◆ **INSTRUCTIONS**:
(a) Please condense the paragraph in the text on business partnerships that begins "An added value of this exercise" into a short bulleted list that keeps its main facts.
(b) Find each line in the records that contains the word "dark" and copy those lines.

◆ **SELECTED TEXT**:
<<<<
I once had an industry analysts tell me that “today’s partnerships are tomorrow’s unsupported features,” so the market does view your partners and the strength of those relationships seriously. In fact, it’s wise to think of your partners as an extension of the reputation you have built for your brand.

You never want to find yourself in defense of your name because partners aren’t presenting themselves in the right light.

Take inventory

The first step in the process is to make an honest inventory of your partnerships by asking yourself a series of three qualifying questions:

  1. Is the vendor/partner still providing value to your business?
  2. Since engagement, has the vendor/partner maintained performance expectations?
  3. Do you trust your vendor/partner to protect your information?

If you’ve answered ‘no’ to any of these questions, it may be time to cut the cord, particularly if you have expressed your dissatisfaction with the partner in the past.

An added value of this exercise is that it is much easier to identify what to look for in a replacement by determining where problems exist. Don’t let emotions or history override the present status of your business and your relationship. In other words, if it’s not working today, it likely won’t work tomorrow.

Luckily, if you’ve answered positively to all these questions, you’re well on your way to solidifying the bond you have with your third party partners.

Integrate vendors into your strategic plan

For the most part, annual plans focus on the tasks and responsibilities of the internal team, leaving external stakeholders in the dark. The products and solutions of your vendors, and their expected participation, should be an integrated, thoughtful part of any business operation.
>>>>
◆ **DATA EXTRACT**:
<<<<
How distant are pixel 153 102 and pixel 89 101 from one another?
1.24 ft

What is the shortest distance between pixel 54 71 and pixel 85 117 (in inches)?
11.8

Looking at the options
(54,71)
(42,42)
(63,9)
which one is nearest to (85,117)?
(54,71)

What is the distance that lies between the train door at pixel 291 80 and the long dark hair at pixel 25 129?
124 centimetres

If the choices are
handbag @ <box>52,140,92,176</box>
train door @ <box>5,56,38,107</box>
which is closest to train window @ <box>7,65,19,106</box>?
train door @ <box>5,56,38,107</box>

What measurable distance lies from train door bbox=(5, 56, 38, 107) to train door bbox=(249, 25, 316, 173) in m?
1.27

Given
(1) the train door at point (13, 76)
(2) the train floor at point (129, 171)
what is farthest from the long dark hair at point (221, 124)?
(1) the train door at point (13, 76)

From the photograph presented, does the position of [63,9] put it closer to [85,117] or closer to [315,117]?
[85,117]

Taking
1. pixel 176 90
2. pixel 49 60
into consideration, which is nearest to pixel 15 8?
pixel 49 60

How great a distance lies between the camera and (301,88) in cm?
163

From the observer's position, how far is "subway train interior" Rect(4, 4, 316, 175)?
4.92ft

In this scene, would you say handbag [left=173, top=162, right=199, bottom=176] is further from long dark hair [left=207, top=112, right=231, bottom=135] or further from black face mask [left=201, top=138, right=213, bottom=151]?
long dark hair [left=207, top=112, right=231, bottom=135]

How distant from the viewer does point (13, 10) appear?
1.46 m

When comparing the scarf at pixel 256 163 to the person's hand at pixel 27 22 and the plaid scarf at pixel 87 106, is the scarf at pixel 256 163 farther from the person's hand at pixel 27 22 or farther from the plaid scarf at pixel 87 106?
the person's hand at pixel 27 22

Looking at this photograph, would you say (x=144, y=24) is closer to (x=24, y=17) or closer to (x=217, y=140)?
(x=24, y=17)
>>>>
◆ **ANSWERS TO THE TASKS**:
(a)
- Pinpointing where problems exist makes it much easier to know what to look for in a replacement.
- Emotions or history shouldn't outweigh the present status of your business and your relationship.
- If it isn't working today, it likely won't work tomorrow.

(b)
What is the distance that lies between the train door at pixel 291 80 and the long dark hair at pixel 25 129?
what is farthest from the long dark hair at point (221, 124)?
In this scene, would you say handbag [left=173, top=162, right=199, bottom=176] is further from long dark hair [left=207, top=112, right=231, bottom=135] or further from black face mask [left=201, top=138, right=213, bottom=151]?
long dark hair [left=207, top=112, right=231, bottom=135]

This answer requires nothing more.